====== 抜粋
終戦後、今の北朝鮮に多くの日本人が帰れないまま現地に取り残され、途中で死んだりしている。
67年ぶりに、現地を訪れて、遺骨収集した人の姿や、当時の状況など。
先日読んだ「ヨーコ」の体験記にも書いてあった。
同じ年頃の子供だった男性の話もある。

伝染病が蔓延、食べ物もない中、冬に同胞のうち1割が死ぬという予測の元、自分たちの墓穴を掘った話、実際には4分の一が死んだという。
満州、南朝鮮、中国などと違い、ソ連が支配した北朝鮮で、より多くの日本人が帰還できなかった。
それを番組で解明する。
国家というものが事実上存在しなかった土地だったからか。

アメリカは民政軍だったのに、ソ連は軍政軍だった。
民間人に対する国際法上の取り決めがない中、アメリカはいち早く日本人を帰したが、それには、アジアにおける日本の影響を早く取り去りたいという思惑もあったという。
敗戦予測を、日本は真剣に考えなかった?
また海外統治の負の結果責任を、在住日本人が引き受ける結果になったのか。

昭和21年1月に、ソ連のモロトフは、日本人を帰還させる考えを示していた。
23万人の日本人引き上げに、どのくらいの船が必要かという試算までしていたのに、なぜ実行されなかったか。
待ちきれない日本人が北朝鮮からの脱出をはかり、38度線を自力で越えた人たちは、助かった。
途中で死んだ人も多かったという。

ソ連軍のサインとロシア語のスタンプのある移動許可証が残っている。
============
▶ _課題一覧_:
1 – 引き揚げを扱った抜粋の「先日読んだ「ヨーコ」の体験記にも書いてあった。」から「敗戦予測を、日本は真剣に考えなかった?」まで（「敗戦予測を、日本は真剣に考えなかった?」を含む）を、「アメリカ」を「米国」と入れ替えて書き写しなさい。
2 – 引き揚げを扱った抜粋の最後の一文の後に続く文章を書き継ぎなさい。
記録は、上の抜粋の内容とは関係がありません。
====== 提供記録
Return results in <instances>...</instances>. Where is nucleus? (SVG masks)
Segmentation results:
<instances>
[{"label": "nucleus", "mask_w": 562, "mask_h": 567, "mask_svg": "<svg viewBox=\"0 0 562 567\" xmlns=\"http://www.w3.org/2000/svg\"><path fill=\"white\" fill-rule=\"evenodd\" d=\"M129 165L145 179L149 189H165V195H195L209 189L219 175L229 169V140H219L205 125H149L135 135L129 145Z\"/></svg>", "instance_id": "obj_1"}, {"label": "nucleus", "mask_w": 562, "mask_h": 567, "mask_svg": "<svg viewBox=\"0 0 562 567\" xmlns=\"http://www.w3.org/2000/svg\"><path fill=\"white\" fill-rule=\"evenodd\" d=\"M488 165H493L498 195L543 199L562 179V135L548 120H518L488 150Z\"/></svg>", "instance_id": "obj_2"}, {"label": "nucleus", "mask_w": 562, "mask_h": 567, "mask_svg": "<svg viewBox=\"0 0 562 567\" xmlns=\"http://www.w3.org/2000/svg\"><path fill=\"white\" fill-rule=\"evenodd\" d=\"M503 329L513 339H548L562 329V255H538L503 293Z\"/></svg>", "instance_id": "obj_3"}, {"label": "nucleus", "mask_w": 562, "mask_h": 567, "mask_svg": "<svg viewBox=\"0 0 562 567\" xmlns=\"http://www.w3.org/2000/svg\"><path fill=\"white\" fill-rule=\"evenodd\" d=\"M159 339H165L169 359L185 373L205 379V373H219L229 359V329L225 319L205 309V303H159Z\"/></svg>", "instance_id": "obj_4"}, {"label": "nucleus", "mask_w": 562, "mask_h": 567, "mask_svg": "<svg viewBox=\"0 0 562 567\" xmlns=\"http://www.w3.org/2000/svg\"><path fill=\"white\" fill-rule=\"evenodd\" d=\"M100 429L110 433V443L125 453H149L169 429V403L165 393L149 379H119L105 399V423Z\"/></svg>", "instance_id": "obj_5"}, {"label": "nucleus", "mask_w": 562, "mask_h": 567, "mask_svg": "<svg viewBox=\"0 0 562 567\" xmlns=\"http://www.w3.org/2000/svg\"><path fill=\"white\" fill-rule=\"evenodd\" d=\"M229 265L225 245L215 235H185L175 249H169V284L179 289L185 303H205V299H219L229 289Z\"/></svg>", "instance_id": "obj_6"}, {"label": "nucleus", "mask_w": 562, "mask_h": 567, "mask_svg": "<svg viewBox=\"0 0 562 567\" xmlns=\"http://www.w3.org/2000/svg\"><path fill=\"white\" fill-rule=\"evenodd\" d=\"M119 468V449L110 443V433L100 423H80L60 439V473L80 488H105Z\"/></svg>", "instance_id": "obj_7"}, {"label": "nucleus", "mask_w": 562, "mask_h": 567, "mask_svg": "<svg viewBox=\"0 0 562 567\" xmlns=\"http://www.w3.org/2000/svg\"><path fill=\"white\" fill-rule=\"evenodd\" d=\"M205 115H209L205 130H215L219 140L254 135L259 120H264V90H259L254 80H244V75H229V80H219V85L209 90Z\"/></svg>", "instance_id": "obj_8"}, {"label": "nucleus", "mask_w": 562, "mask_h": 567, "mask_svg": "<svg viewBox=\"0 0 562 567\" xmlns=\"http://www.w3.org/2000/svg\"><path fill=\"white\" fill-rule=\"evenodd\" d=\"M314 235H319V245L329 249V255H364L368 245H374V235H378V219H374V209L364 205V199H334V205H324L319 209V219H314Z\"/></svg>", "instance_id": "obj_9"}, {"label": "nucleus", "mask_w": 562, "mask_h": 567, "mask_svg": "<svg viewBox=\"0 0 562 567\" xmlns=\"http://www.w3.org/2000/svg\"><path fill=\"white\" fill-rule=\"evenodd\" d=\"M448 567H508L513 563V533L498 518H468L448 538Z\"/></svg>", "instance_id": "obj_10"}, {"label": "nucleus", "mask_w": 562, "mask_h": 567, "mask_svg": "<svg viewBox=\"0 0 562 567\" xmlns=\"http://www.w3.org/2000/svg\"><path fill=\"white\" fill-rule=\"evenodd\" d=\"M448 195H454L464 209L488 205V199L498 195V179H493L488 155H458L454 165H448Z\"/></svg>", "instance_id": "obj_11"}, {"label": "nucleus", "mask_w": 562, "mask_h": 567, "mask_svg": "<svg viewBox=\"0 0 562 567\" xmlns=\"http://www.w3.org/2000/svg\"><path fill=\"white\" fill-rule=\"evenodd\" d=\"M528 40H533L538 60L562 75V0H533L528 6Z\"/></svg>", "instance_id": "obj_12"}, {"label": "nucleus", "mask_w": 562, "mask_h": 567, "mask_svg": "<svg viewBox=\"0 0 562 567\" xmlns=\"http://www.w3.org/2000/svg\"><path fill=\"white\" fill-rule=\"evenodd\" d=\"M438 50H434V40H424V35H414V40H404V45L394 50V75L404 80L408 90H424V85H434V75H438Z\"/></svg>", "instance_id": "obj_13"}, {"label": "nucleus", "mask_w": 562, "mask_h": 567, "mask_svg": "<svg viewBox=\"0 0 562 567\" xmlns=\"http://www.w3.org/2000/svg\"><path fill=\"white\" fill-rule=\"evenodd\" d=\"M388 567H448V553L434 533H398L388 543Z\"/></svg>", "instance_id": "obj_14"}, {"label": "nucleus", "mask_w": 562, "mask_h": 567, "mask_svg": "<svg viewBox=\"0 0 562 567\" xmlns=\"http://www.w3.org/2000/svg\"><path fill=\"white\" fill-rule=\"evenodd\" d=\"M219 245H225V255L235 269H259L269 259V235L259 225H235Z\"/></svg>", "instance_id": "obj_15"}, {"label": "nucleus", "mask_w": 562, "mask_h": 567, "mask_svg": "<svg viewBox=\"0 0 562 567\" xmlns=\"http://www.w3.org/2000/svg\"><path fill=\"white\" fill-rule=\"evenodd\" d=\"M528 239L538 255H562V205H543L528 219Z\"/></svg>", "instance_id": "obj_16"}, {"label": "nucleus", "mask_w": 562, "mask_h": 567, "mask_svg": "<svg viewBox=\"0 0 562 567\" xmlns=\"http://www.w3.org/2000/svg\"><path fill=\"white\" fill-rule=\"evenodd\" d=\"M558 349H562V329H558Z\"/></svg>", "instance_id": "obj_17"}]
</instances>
============
▶ _解答例_:
1 –
先日読んだ「ヨーコ」の体験記にも書いてあった。
同じ年頃の子供だった男性の話もある。

伝染病が蔓延、食べ物もない中、冬に同胞のうち1割が死ぬという予測の元、自分たちの墓穴を掘った話、実際には4分の一が死んだという。
満州、南朝鮮、中国などと違い、ソ連が支配した北朝鮮で、より多くの日本人が帰還できなかった。
それを番組で解明する。
国家というものが事実上存在しなかった土地だったからか。

米国は民政軍だったのに、ソ連は軍政軍だった。
民間人に対する国際法上の取り決めがない中、米国はいち早く日本人を帰したが、それには、アジアにおける日本の影響を早く取り去りたいという思惑もあったという。
敗戦予測を、日本は真剣に考えなかった?

2 –
ソ連は事実上黙認していたとも言われる。
20万人の日本人は自力脱出、遅れて帰還事業を始めたソ連の手では8000人。
朝鮮戦争にかり出されたり、スパイ容疑で処刑された人たちもいたらしい。

子供の記憶として語る人たちは、今、すでに80歳を超えるほどの年になっている。
その中に自分の意志でなく、北朝鮮の男性と結婚させられた「日本人妻」もいる。
北朝鮮からの引き上げに、なぜ政府の関心がいかなかったのか。
満州の引き上げ、シベリア抑留に、中心が移ったからか。
今も北朝鮮には、2万5千人の遺骨が埋まっているという。

本当に過酷な体験をした人たちが語れるようになるのには、長い長い時間がかかったのだろう。
運よく生きて帰れたことにも、口を閉ざすほどに、心の傷も深かったのかもしれない。
でも、個人の体験にとどめず、語ってほしい。
今でも戦闘のある地域の人たちや、これからの子供たちのためにも。